**Page extract**:
Good grief, the Metropolitan Police have asked for – and worse, been granted – permission to deploy officers armed with rubber bullets as thousands of revolting students march through London tomorrow. I suppose the Met has always had this power but, this, as Sam Bowman says, is still a terrible idea:
Deploying them now is a worrying step towards a dangerous “shoot first, ask questions later” approach to riot control, and should be reversed.
Quite. It’s also worth observing that baton rounds have never been used on the British mainland and, whatever the excesses of past student demonstrations, there’s little evident need for the police to be more heavily-armed tomorrow than they were during previous marches through Whitehall.Despite widespread public perception of them as relatively harmless method of crowd control, rubber bullets are extremely dangerous. In a study of 90 patients suffering from injuries from their use in Northern Ireland, one person died and 17 were permanently disabled or disfigured.

**List of tasks**:
- A) Answer these questions from the rubber bullets passage, one per line:
(i) Which police force has been granted permission to deploy officers armed with rubber bullets?
(ii) Where does the passage say baton rounds have never been used?
(iii) In the study of 90 patients in Northern Ireland, how many people died?
- B) Write a continuation of the rubber bullets passage, picking up after its last sentence.
The listing is separate material, unrelated to the rubber bullets passage.

Saved entries:
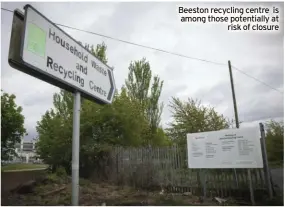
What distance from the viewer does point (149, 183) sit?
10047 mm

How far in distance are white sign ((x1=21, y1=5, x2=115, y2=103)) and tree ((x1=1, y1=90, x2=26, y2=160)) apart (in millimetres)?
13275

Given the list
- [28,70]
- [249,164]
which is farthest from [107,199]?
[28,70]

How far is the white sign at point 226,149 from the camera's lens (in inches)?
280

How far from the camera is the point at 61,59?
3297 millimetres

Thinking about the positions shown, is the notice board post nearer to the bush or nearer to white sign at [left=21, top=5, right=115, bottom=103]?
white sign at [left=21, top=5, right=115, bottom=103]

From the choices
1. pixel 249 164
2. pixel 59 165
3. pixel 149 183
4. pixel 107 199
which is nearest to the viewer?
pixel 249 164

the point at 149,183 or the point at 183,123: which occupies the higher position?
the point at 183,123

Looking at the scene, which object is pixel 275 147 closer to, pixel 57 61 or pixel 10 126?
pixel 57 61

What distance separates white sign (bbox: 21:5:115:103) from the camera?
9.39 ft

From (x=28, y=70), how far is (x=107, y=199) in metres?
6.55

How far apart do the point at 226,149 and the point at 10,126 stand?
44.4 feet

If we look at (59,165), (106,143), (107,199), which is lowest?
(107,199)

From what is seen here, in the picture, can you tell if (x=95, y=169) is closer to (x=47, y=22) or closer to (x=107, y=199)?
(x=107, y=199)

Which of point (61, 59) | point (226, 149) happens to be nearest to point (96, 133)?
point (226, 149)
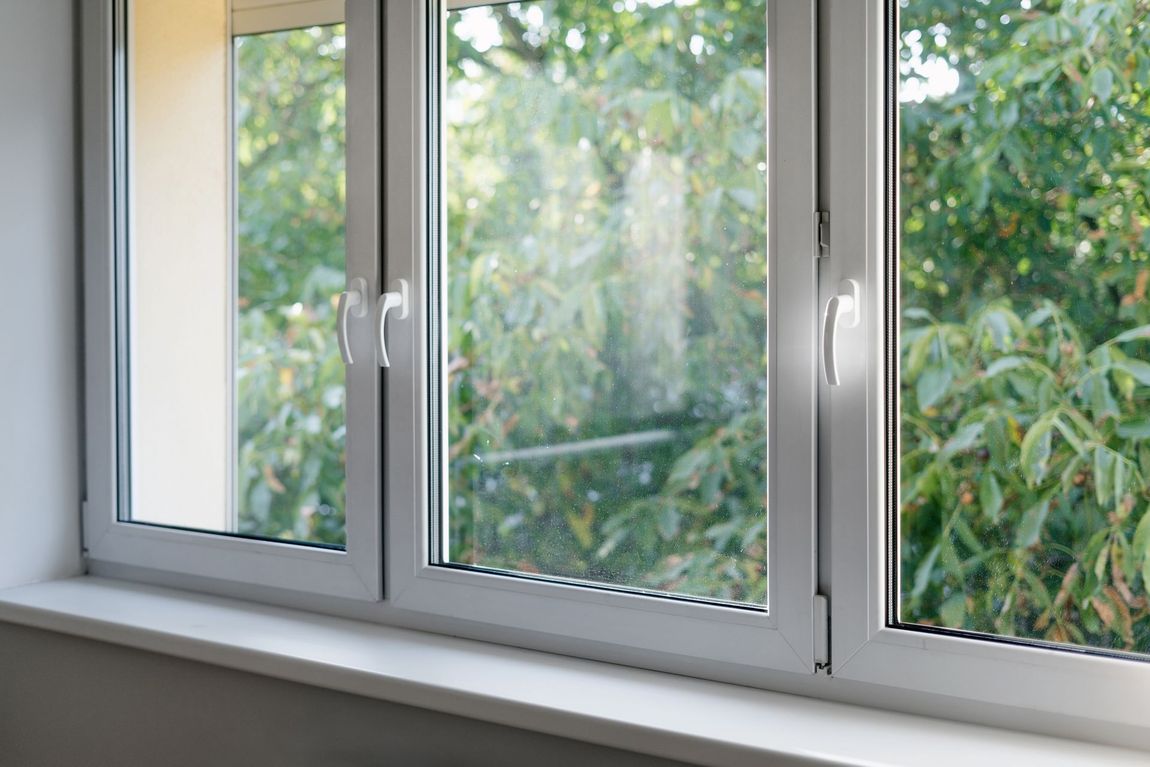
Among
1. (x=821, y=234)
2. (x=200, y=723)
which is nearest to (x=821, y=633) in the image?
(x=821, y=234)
---
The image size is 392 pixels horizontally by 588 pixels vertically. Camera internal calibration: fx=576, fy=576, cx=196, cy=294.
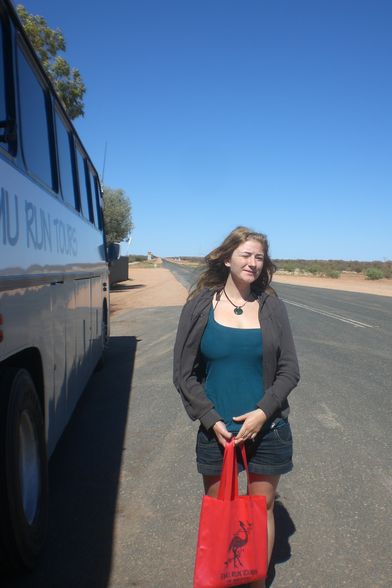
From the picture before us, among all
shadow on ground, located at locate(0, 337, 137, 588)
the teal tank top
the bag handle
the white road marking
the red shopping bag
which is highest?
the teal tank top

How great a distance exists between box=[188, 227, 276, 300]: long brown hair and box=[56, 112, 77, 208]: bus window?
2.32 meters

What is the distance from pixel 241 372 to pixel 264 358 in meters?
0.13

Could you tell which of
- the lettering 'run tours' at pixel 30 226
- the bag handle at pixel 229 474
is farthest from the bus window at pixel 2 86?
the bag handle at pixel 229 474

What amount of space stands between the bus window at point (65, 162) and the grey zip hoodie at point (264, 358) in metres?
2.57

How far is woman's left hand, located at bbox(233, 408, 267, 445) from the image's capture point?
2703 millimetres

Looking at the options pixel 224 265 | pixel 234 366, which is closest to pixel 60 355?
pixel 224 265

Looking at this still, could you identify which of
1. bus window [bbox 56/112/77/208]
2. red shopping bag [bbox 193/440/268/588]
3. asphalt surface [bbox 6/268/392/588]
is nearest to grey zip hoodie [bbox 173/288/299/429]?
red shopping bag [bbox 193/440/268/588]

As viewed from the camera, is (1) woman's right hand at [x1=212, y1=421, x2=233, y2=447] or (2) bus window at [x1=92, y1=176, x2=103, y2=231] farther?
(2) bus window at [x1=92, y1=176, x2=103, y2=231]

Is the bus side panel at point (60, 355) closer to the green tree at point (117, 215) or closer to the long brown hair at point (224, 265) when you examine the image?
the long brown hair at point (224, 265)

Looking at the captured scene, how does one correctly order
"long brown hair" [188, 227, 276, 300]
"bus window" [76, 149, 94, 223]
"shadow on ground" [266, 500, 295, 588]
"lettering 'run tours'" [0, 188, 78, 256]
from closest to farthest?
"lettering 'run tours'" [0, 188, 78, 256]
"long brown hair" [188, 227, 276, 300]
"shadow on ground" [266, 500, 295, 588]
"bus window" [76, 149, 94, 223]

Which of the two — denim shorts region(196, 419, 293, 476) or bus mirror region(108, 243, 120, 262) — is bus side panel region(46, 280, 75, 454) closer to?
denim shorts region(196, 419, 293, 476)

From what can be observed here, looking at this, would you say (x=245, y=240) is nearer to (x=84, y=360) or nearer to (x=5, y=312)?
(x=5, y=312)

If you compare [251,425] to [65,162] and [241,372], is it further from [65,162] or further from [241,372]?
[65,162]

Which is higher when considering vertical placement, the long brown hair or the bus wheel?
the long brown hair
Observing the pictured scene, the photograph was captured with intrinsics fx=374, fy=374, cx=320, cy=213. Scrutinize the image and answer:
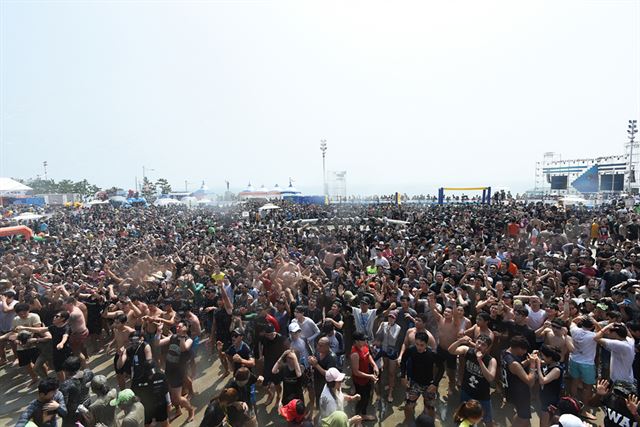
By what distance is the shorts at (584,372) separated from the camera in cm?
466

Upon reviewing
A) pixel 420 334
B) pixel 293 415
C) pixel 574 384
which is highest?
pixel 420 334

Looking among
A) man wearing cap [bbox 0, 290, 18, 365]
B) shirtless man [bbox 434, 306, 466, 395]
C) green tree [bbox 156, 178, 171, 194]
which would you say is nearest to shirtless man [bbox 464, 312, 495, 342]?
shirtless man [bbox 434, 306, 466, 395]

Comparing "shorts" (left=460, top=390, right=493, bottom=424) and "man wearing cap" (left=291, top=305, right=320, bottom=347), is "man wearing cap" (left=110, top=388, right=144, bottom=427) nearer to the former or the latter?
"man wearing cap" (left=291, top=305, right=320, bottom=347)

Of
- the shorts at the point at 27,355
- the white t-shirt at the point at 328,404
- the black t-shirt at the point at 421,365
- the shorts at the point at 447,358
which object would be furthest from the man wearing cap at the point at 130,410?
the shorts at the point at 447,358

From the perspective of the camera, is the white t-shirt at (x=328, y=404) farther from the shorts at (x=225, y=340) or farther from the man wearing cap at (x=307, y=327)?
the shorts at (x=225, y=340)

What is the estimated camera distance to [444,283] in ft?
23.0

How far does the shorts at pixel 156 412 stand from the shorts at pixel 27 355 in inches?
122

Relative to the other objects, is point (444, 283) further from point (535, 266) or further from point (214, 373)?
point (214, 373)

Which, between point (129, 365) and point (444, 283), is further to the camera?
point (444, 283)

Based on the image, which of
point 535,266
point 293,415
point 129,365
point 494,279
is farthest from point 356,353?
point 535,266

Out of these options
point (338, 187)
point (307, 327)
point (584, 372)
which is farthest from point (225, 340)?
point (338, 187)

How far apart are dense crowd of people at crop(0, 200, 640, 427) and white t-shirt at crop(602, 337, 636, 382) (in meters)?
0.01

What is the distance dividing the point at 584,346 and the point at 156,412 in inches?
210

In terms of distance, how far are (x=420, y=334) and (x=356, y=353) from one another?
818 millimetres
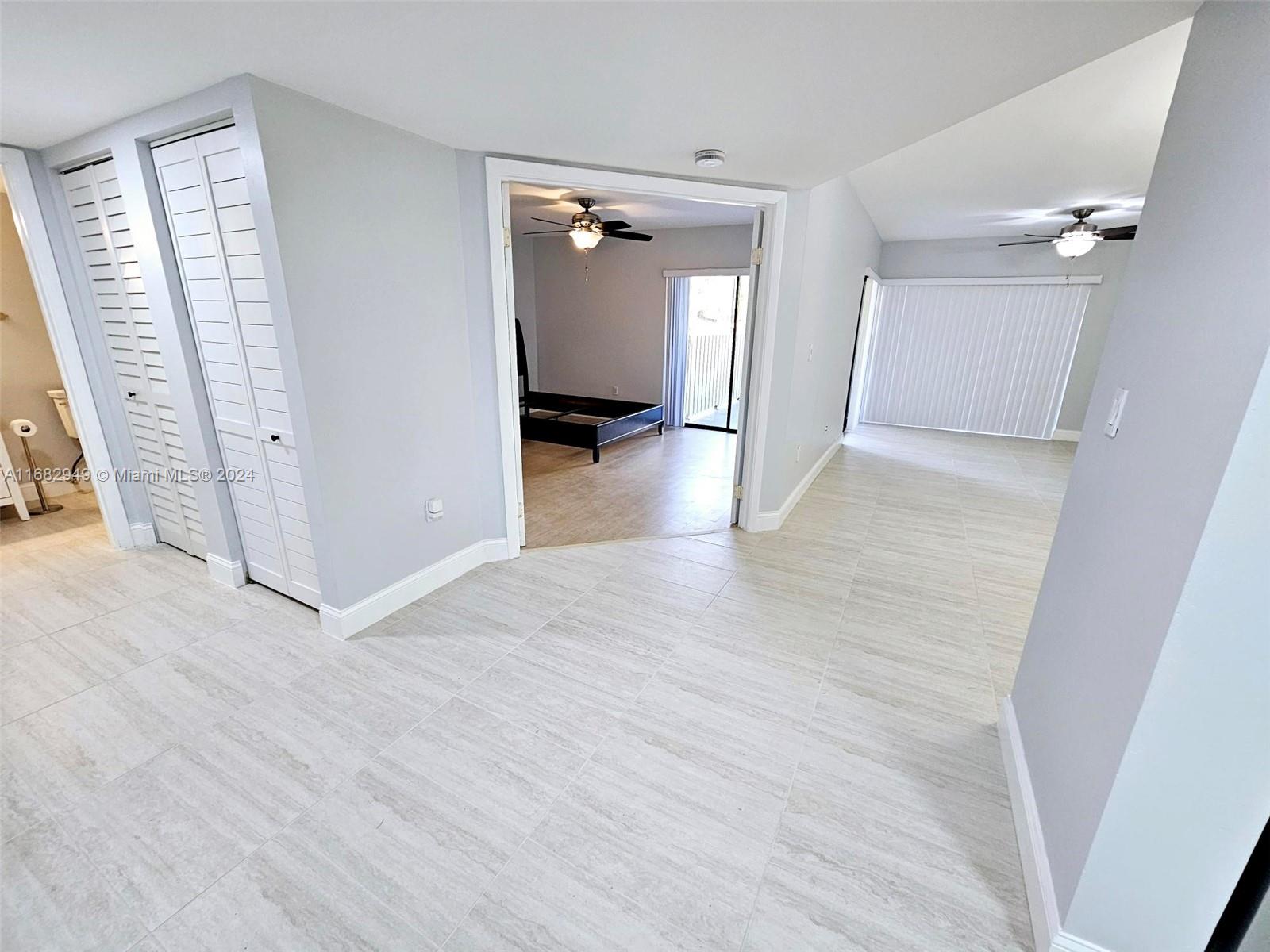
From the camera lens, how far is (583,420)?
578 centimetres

**Answers to the exercise**:
- A)
(i) The Metropolitan Police
(ii) On the British mainland
(iii) One

- B)
As with the mania for Tasers – which will, sure as eggs is eggs, kill someone soon – so this growing (if still, to be fair, limited) enthusiasm for deploying armed officers will have unfortunate consequences. And, eventually, casualties. Militarising the police is a dreadful idea for any number of reasons, not the least of which is that it subtly alters the consensual contract between the police and the public. That is, even if it “works” it also, like excessive use of CCTV, changes the nature of society in ways that cost as much and perhaps more than the problems they’re meant to alleviate or even, optimistically, solve.
It may be a small thing but one of the things that has made Britain a better place than other places is the fact that our police are not armed. It’s a mistake to change that and you’d have hoped the government might appreciate this, rather than accede to the Peelers’ request for more force. That’s obviously a naive and silly hope but there you go.